For initial listing of an issuer that applied before the proposed
rule change is submitted to the Commission, but which is still pending
as of that date, the issuer would have 90 days from the date the
proposed rule change is submitted to commence trading on Nasdaq under
the existing listing entry criteria. These issuers would not be
required to meet the new listing entry criteria after approval by the
Commission, but like all other listed issuers, would have to meet the
new maintenance criteria six months after approval by the Commission.
These procedures are similar to those used when the listing standards
were last revised.
Basis
Nasdaq believes that the proposed rule change is consistent with
the provisions of Section 15A(b)(6) of the Act 14 in that it is
designed to prevent fraudulent and manipulative acts and practices, to
promote just and equitable principles of trade, and in general, to
protect investors and the public interest.

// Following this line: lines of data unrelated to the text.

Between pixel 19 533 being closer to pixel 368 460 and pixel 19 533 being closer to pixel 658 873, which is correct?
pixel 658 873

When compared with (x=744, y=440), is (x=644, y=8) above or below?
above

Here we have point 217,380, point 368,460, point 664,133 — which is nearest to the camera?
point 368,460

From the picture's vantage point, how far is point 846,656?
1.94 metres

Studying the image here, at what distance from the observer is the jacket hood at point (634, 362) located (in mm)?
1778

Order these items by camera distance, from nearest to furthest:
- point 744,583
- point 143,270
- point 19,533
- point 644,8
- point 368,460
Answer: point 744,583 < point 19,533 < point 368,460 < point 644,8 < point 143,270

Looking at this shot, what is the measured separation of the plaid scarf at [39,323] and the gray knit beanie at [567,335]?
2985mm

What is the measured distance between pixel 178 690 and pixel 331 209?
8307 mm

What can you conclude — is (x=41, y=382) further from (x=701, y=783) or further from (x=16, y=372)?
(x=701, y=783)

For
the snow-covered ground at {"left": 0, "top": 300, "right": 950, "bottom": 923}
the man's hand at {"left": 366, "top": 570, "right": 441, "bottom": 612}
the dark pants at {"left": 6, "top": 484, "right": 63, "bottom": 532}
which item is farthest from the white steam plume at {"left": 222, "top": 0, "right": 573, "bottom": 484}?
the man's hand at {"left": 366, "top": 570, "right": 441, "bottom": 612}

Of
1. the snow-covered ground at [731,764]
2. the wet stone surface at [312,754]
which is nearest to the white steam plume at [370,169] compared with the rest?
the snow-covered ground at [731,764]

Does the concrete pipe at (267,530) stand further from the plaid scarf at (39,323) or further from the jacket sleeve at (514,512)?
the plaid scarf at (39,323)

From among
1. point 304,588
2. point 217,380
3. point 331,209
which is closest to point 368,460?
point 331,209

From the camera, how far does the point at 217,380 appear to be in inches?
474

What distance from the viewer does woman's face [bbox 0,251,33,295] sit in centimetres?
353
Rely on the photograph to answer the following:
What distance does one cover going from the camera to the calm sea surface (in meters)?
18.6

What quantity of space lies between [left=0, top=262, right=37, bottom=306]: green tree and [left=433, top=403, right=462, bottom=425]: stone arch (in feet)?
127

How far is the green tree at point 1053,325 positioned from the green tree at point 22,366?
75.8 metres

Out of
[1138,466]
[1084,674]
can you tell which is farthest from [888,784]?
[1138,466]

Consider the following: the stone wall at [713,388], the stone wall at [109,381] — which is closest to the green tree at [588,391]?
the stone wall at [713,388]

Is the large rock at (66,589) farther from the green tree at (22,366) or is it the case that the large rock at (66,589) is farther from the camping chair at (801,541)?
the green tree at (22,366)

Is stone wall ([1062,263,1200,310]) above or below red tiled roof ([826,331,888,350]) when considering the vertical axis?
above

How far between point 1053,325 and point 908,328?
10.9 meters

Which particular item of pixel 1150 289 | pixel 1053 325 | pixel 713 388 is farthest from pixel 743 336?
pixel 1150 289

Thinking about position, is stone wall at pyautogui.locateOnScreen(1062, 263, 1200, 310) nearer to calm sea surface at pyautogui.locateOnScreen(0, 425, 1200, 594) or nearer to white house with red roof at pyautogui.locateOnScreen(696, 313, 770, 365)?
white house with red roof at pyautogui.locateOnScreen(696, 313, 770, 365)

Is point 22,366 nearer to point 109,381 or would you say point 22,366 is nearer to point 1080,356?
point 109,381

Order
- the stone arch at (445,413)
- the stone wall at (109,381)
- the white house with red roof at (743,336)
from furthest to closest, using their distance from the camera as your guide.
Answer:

Nasdaq believes that the
extension of the corporate governance requirements to the SmallCap
market will permit greater participation by investors in corporate
affairs. The elimination of the alternative to the $1 minimum bid price
requirement is an important step to provide a safeguard against certain
market activity associated with low priced securities, to remove the
incentive for large, below market issuances, and to generally enhance
the credibility of the market. The increase in the quantitative
standards for both the National Market and SmallCap Market is necessary
and appropriate to strengthen the qualification requirements for Nasdaq
issuers, and is consistent with a nationwide securities marketplace.
Finally, the peer-review requirement for auditors of Nasdaq companies
will provide further safeguards for investors by ensuring that an
auditing firm's quality control systems are subject to an industry-
accepted level of review.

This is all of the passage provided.